Travelling to Crete is like taking the lever that controls the Greek history time machine and pushing it as far back as it will go without breaking. Modern political divisions notwithstanding, this is a very different country, and there’s no better place to see this than in Knossos, heart of the Minoan civilisation of Crete and fabled palace of the mostly legendary King Minos, his daughter Ariadne and her half-brother the Minotaur. (Look it up – it’s a little icky.)
Even for the Mycenean Greeks who supplanted them, the Minoans must have appeared to be something alien and ancient. In the court of the Pharaohs of Egypt, the men of “Keftiu” were regular visits and the acknowledged masters of the wide green sea. The first maritime kings of the Mediterranean, they bequeathed some but not all of their practices to the Myceneans when disaster and strife somehow brought down their power. (The role of the Thera eruption in that downfall is yet another fascinating possibility.)
Looking at the art of the Minoans, it’s still easy to note the gulf that separates them from the later, more realistic depictions of the Greeks. In religion, the Minoans were goddess worshippers, and while they did venerate male deities too, the shift that placed Zeus (born and raised in a cave on Mount Ida on Crete as the tale goes) at the head of the pantheon of Olympian deities came after their time.

» **Work order 1**
Retype the Minoan Crete passage word for word, starting with "Even for the" and going on through "another fascinating possibility.)".
» **Work order 2**
Write a continuation of the passage about Crete and the Minoans, beginning right after its final sentence.

» **Data block**

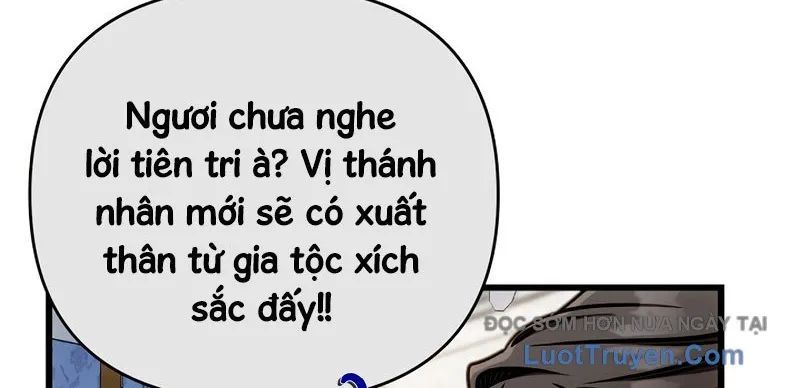 Ta Sẽ Phá Hủy Đất Nước Này Chapter 57 - Trang 2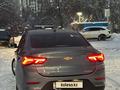 Chevrolet Onix 2025 года за 6 200 000 тг. в Алматы – фото 22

» **Response 1**
Even for the Mycenean Greeks who supplanted them, the Minoans must have appeared to be something alien and ancient. In the court of the Pharaohs of Egypt, the men of “Keftiu” were regular visits and the acknowledged masters of the wide green sea. The first maritime kings of the Mediterranean, they bequeathed some but not all of their practices to the Myceneans when disaster and strife somehow brought down their power. (The role of the Thera eruption in that downfall is yet another fascinating possibility.)

» **Response 2**
This shift in culture, art and language is a fascinating one to try and follow. There are Greek scripts that seem to depict the ancient Minoan tongue. The Linear B text seems of Minoan origin but is used to depict Greek language. The Minoans rose and fell several times over the centuries, coexisting with the Myceneans for several of them until their uniqueness was eclipsed.
The Iraklio Archaeological Museum does an excellent job of putting this tale in its proper context. (Any flaws in my understanding of it all, I’ll have to put down to my sleep-deprived brain – and while I’m at it, I’ll blame any typos on that too.) It seems that the more the Cretans were plugged into the trading networks and political systems of other Mediterranean powers, the less distinctive they became. Eventually, the people who had built and decorated the palace at Knossos so gloriously (though not necessarily as it now appears, depending on your opinion of Arthur Evans) became just another territory. An appendage and territory of other powers, whether Greek, Roman, Byzantine, Ottoman, or Venetian.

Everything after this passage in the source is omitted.